§ INFORMATION PROVIDED:

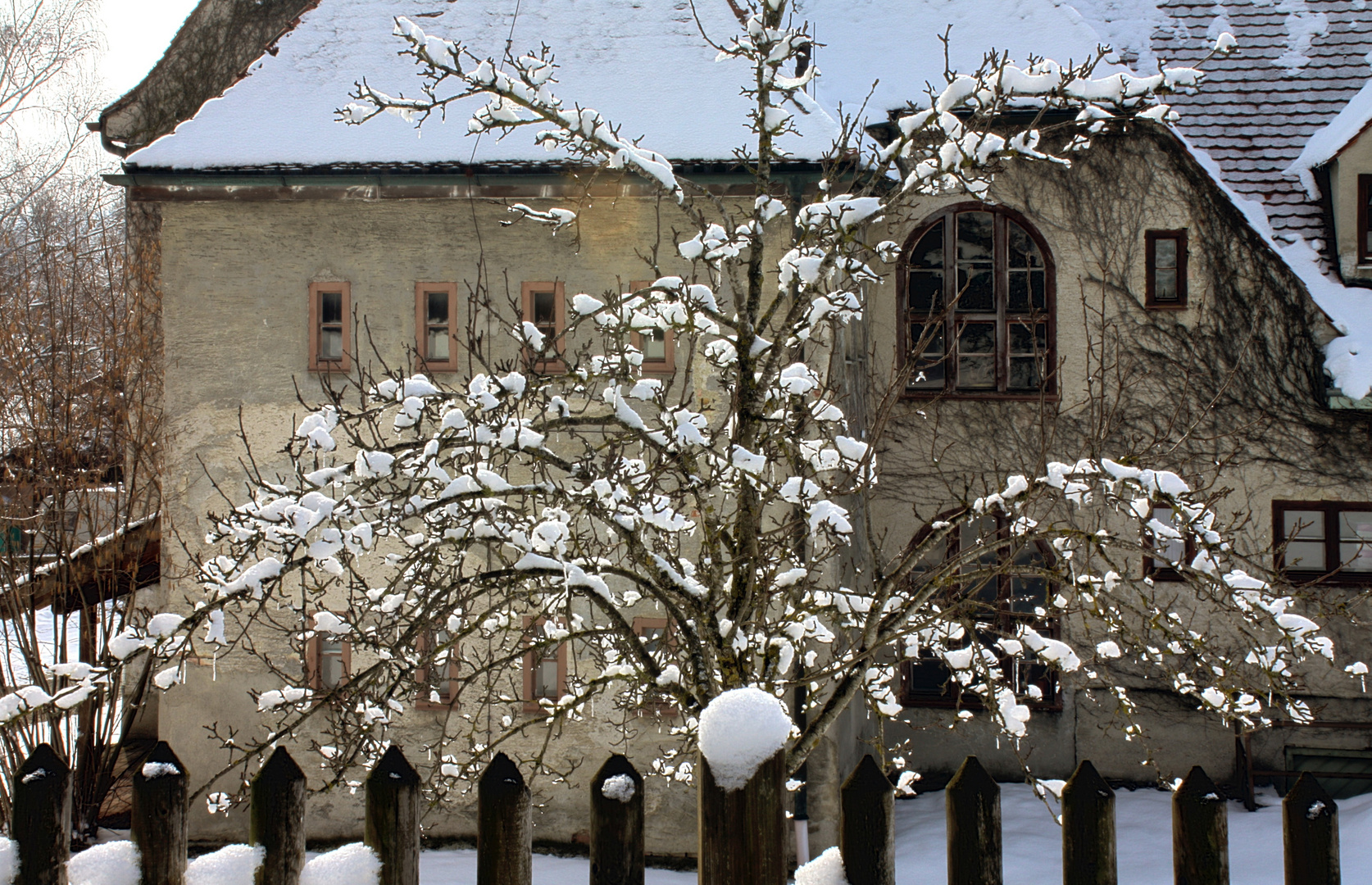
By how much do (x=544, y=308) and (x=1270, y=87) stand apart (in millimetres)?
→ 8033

* * *

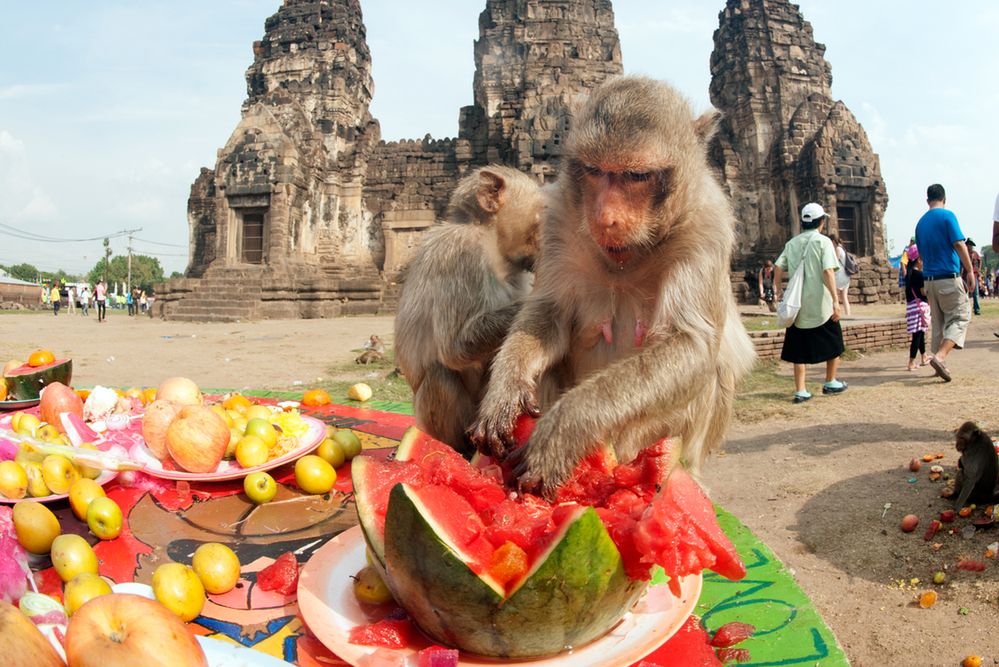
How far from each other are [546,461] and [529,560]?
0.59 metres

...

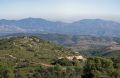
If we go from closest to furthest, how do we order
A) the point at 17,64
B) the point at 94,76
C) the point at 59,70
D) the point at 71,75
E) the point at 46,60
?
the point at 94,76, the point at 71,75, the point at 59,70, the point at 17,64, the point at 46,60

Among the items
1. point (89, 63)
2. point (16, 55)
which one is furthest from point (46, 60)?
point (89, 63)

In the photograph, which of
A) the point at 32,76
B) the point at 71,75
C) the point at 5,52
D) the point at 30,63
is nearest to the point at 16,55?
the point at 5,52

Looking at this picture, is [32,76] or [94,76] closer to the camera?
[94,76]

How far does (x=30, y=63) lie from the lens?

§ GIVEN PROBLEM: Please copy the stretch from the line containing "Among the items" through the line containing "How far does (x=30, y=63) lie from the lens?", keeping every line exactly as it appears.

§ SOLUTION TO THE PROBLEM:
Among the items
1. point (89, 63)
2. point (16, 55)
which one is furthest from point (46, 60)?
point (89, 63)

In the photograph, which of
A) the point at 32,76
B) the point at 71,75
C) the point at 5,52
D) the point at 30,63
is nearest to the point at 16,55?
the point at 5,52

Looking at this picture, is [32,76] or [94,76] closer to the camera?
[94,76]

How far does (x=30, y=63) lie from the lens?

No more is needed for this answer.